Aufgabe.
Stimmen die folgenden Aussagen mit dem Beitrag über Kirche und Politik überein? Beantworte jede mit Ja oder Nein und zitiere wörtlich die entscheidenden Worte des Beitrags.
1. Benno Schnüriger war von 2007 bis 2018 Präsident des Synodalrats der Katholischen Kirche im Kanton Zürich.
2. Theologische Äusserungen zum Evangelium gehören zum tief roten Bereich.
3. Den Seelsorgenden kann jemand die Aufgabe abnehmen, zu überlegen, wann sie sich politisch äussern.

Vorliegender Text.
Kirche aktuell

Die Kirche soll die Klappe halten

Die Kirche soll die Klappe halten
Benno Schnüriger

Benno Schnüriger ist Staatsrechtler und war von 2007 bis 2018 Präsident des Synodalrats der Katholischen Kirche im Kanton Zürich.

Benno Schnüriger
17. Januar 2019

Der frühere Synodalratspräsident Benno Schnüriger widerspricht der Forderung von CVP-Präsident Gerhard Pfister, Theologin Béatrice Acklin und Tagesanzeiger-Journalist Michael Meier, wonach Kirchenleute sich nicht in die Politik einmischen sollen. Eine Entgegnung aus staatsrechtlicher Sicht.

Natürlich wollen alle drei den Pfarrerinnen und Pfarrern nicht grundsätzlich einen Maulkorb verpassen. Aber sie wollen bestimmen, wann sich das kirchliche Bodenpersonal zu politischen Fragen äussern darf und wie. Offenbar in den tief roten Bereich gehören konkrete Meinungsäusserungen zu politischen Abstimmungen. Zum hell grünen Bereich gehören theologische Äusserungen zum Evangelium, die unverbindlichen Verweise auf Mitmenschlichkeit, Menschenwürde und Lebensschutz. Oder anders ausgedrückt:

Schöne Worte von der Kanzel, aber bitte keine Verbindlichkeit im Handeln. Als ob es in unserer direkten Demokratie am Schluss nicht immer neu darum ginge, zu einer konkreten politischen Vorlage Ja oder Nein zu sagen.

Natürlich müssen sich Seelsorgende immer gut überlegen, wann und in welchem Rahmen sie sich politisch äussern. Diese Aufgabe kann ihnen niemand abnehmen. Auch die Kirchen haben bekanntlich ganz verschiedene Kostgänger und sind in sich selbst ja keine geschlossenen Einrichtungen. Wenn die Kirchen die Kinder taufen, müssen sie auch die Erwachsenen aushalten.

Gezeigte Datensätze.
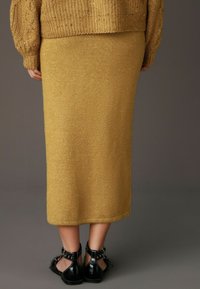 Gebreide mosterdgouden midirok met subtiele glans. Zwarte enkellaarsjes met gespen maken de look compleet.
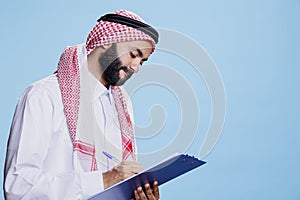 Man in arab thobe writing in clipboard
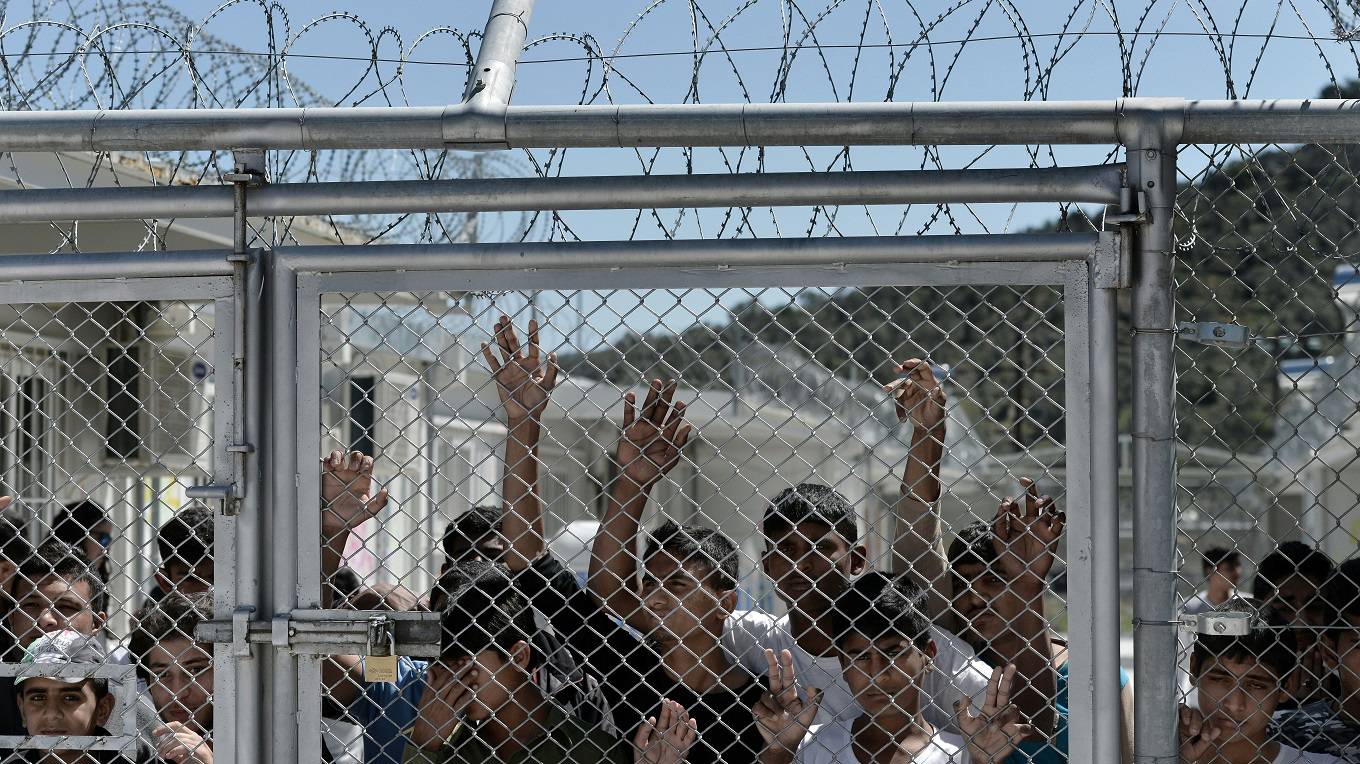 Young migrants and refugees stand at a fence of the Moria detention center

--

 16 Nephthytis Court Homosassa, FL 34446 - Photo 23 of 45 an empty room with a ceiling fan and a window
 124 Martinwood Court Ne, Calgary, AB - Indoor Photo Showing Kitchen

Lösung.
1. Ja: „war von 2007 bis 2018 Präsident des Synodalrats der Katholischen Kirche im Kanton Zürich“
2. Nein: „Zum hell grünen Bereich gehören theologische Äusserungen zum Evangelium“
3. Nein: „Diese Aufgabe kann ihnen niemand abnehmen.“